要輸入 API 金鑰，將其設置為環境變數：

import os
import getpass

os.environ["JINA_API_KEY"] = getpass.getpass()

💡

如果您通過 notebook 運行此代碼，getpass.getpass() 將提示您在相應的代碼塊下方輸入 API 金鑰。您可以在那裡輸入金鑰並按 Enter 繼續教程。如果您願意，也可以直接用 API 金鑰替換 getpass.getpass()。

tag建立索引管道

索引管道將預處理工單，將它們轉換為向量，並進行存儲。我們將使用 Chroma DocumentStore 作為我們的向量數據庫來存儲向量嵌入，通過 Chroma Document Store Haystack 整合。
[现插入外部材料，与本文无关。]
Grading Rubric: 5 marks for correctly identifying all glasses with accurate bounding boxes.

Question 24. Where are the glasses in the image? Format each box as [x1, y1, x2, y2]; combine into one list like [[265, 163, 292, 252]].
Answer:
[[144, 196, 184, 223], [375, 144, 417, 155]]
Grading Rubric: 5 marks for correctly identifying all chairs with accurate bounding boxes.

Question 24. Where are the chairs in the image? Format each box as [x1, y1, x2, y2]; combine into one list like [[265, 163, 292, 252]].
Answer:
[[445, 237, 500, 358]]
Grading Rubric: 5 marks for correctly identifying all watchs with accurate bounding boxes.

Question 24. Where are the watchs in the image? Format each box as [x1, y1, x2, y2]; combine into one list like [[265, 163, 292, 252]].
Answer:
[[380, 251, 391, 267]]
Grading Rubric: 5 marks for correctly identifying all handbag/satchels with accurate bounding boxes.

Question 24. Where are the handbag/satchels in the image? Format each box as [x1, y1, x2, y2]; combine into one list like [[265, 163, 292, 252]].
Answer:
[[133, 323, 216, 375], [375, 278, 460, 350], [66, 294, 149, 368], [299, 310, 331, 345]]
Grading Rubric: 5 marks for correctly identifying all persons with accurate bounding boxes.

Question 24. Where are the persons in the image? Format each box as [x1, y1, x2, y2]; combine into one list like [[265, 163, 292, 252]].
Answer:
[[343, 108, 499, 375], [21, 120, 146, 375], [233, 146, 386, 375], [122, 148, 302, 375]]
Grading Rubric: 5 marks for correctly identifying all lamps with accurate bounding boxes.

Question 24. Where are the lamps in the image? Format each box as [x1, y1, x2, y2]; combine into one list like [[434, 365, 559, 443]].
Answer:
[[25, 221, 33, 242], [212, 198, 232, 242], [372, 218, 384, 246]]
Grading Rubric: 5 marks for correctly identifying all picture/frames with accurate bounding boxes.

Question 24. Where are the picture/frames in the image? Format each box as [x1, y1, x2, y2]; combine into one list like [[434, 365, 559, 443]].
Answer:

from haystack_integrations.document_stores.chroma import ChromaDocumentStore

document_store = ChromaDocumentStore()

我們將首先定義我們的自定義數據預處理器，只考慮相關的文檔字段並刪除所有空條目：

import json
from typing import List
from haystack import Document, component

relevant_keys = ['Summary', 'Issue key', 'Issue id', 'Parent id', 'Issue type', 'Status', 'Project lead', 'Priority', 'Assignee', 'Reporter', 'Creator', 'Created', 'Updated', 'Last Viewed', 'Due Date', 'Labels',
                 'Description', 'Comment', 'Comment__1', 'Comment__2', 'Comment__3', 'Comment__4', 'Comment__5', 'Comment__6', 'Comment__7', 'Comment__8', 'Comment__9', 'Comment__10', 'Comment__11', 'Comment__12',
                 'Comment__13', 'Comment__14', 'Comment__15']

@component
class RemoveKeys:
    @component.output_types(documents=List[Document])
    def run(self, file_name: str):
        with open(file_name, 'r') as file:
            tickets = json.load(file)
        cleaned_tickets = []
        for t in tickets:
            t = {k: v for k, v in t.items() if k in relevant_keys and v}
            cleaned_tickets.append(t)
        return {'documents': cleaned_tickets}

然後我們需要創建一個自定義 JSON 轉換器，將工單轉換為 Haystack 可以理解的 Document 對象：

@component
class JsonConverter:
    @component.output_types(documents=List[Document])
    def run(self, tickets: List[Document]):
        tickets_documents = []
        for t in tickets:
            if 'Parent id' in t:
                t = Document(content=json.dumps(t), meta={'Issue key': t['Issue key'], 'Issue id': t['Issue id'], 'Parent id': t['Parent id']})
            else:
                t = Document(content=json.dumps(t), meta={'Issue key': t['Issue key'], 'Issue id': t['Issue id'], 'Parent id': ''})
            tickets_documents.append(t)
        return {'documents': tickets_documents}

最後，我們對 Documents 進行嵌入，並將這些嵌入寫入 ChromaDocumentStore：

from haystack import Pipeline

from haystack.components.writers import DocumentWriter
from haystack_integrations.components.retrievers.chroma import ChromaEmbeddingRetriever
from haystack.document_stores.types import DuplicatePolicy

from haystack_integrations.components.embedders.jina import JinaDocumentEmbedder

retriever = ChromaEmbeddingRetriever(document_store=document_store)
retriever_reranker = ChromaEmbeddingRetriever(document_store=document_store)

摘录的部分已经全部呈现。